Her latest, A Single Thread, is set in 1932, when the terrible losses of the First World War are still keenly felt and very raw. Violet Speedwell, the novel’s lead character, lost both her fiancé and her brother in the war and at 38 she’s seen as a “surplus woman” who is unlikely to marry.

Violet finally resolves to escape her overbearing and judgemental mother, who “wore a frown even in sleep”, and strike out on her own. She duly moves to Winchester, where she rents a room in a draughty boarding house and works as a typist. Her life takes a more interesting turn when she joins the broderers, a disparate group of women who embroider kneelers for Winchester Cathedral. She soon becomes entwined in their lives and secrets (the formidable Mrs Biggins, who organises the broderers, is a great comic creation, with some caustic one-liners) and forms a friendship with a cathedral bellringer that will change her life.
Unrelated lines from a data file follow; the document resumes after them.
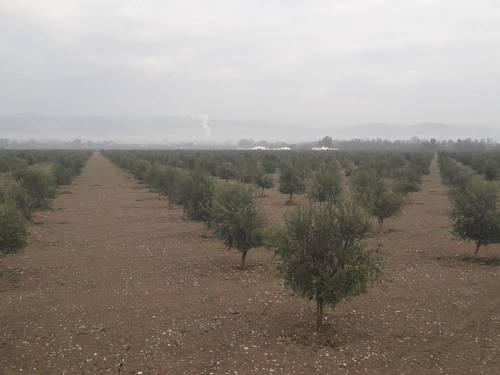 imagen 4 de Preciosa finca de olivar intensivo en Andújar
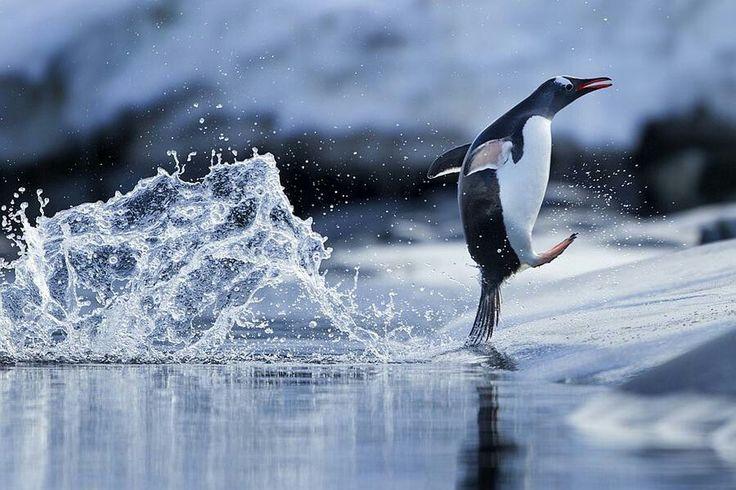 """Penguin.   (""""Plitsch - Platsch."""")"""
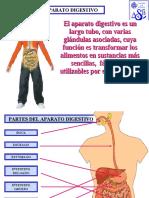 aparato-digestivo-40789-17450 (Recuperado)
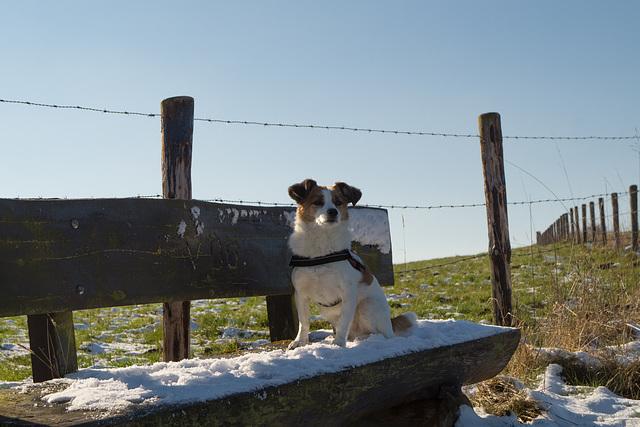 Jack Russell Terrier Clifford DSC09908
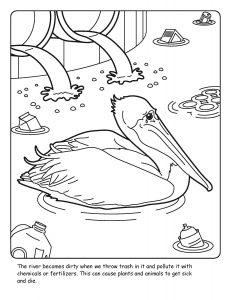 St. Johns River coloring sheet number 17
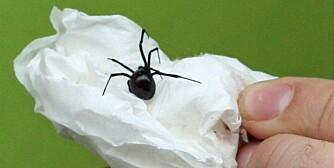 GIFTIG: En edderkopp av typen sort enke er funnet i Bergen.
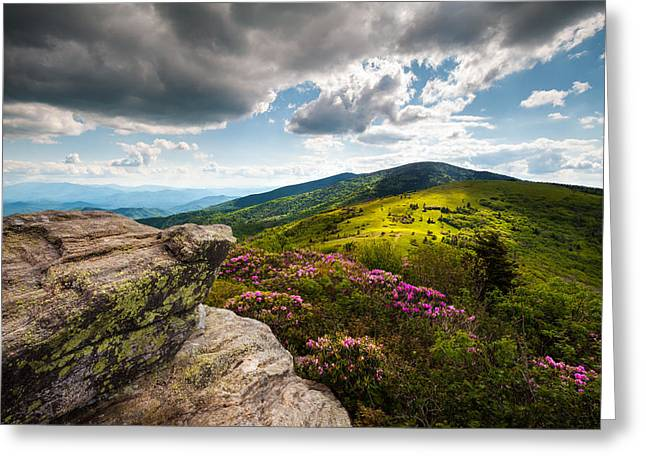 Hiking Greeting Cards - North Carolina Blue Ridge Mountains Roan Rhododendron Flowers NC Greeting Card by Dave Allen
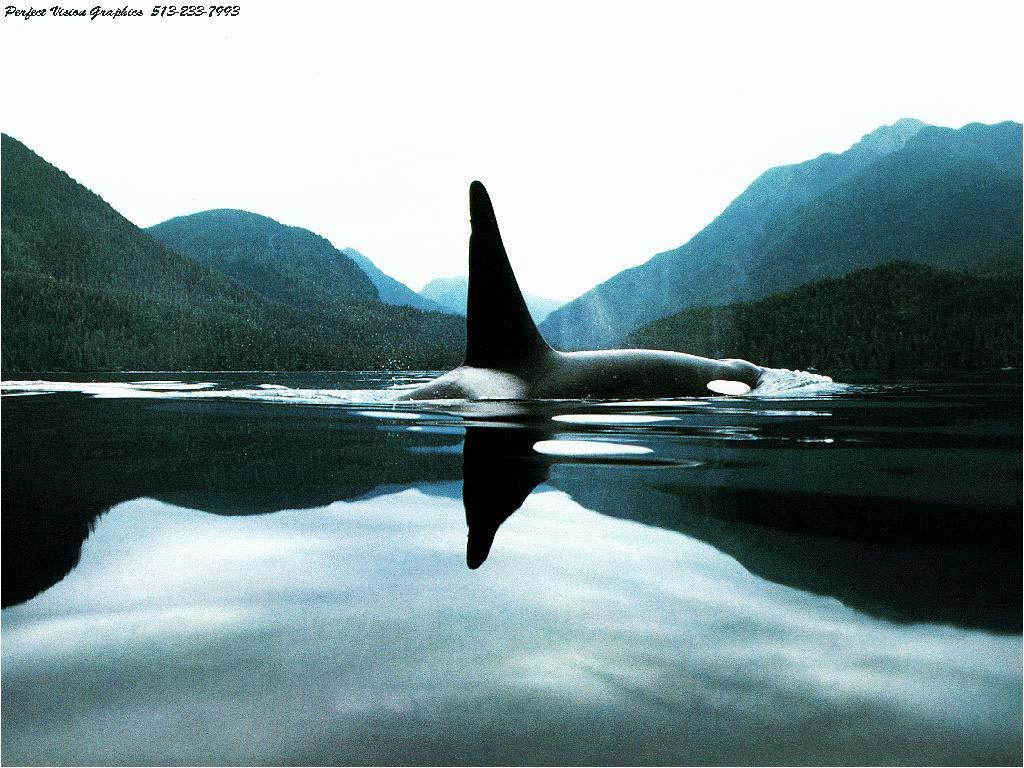 Killer Whale Wallpapers - Wallpaper Cave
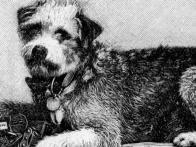 Beloved Traveling Dog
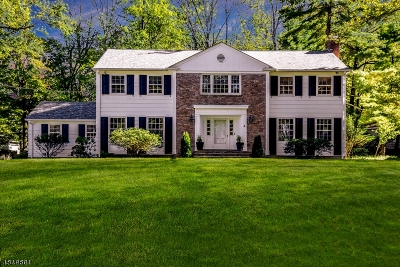 Millburn Twp. Single Family Home For Sale: 346 Long Hill Dr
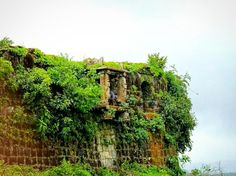 Comment What You See!! 😀 See carefully..  Pic Location : Nagara Fort, after an amazing experience of Kodachadri Trek Pic credit : Mithun  Follow us on Facebook, Twitter, Instagram and Youtube Twitter : https://twitter.com/nature_walkers Instagram : https://www.instagram.com/connectwithnaturewalkers/ Youtube : https://www.youtube.com/channel/UCaxjHxPctg8cwNu7i-OqwjQ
Tracy Chevalier is brilliant at portraying time and place. When I reviewed Burning Bright, her novel set in 18th century London, a few years back, I remarked how I could “almost smell the smoke and mildewed clothes, see the gaunt, pock-marked faces of people struggling to survive.” She performs a similar feat in A Single Thread. I could picture every scene in my mind’s eye – from Violet’s chilly, cramped room with fawn stockings drying on a rack to the 900-year-old cathedral itself – “a source of refuge for so many over the centuries”.

Once again Chevalier has produced a remarkable book. A Single Thread is evocative, beautifully written, impeccably researched – and immensely readable.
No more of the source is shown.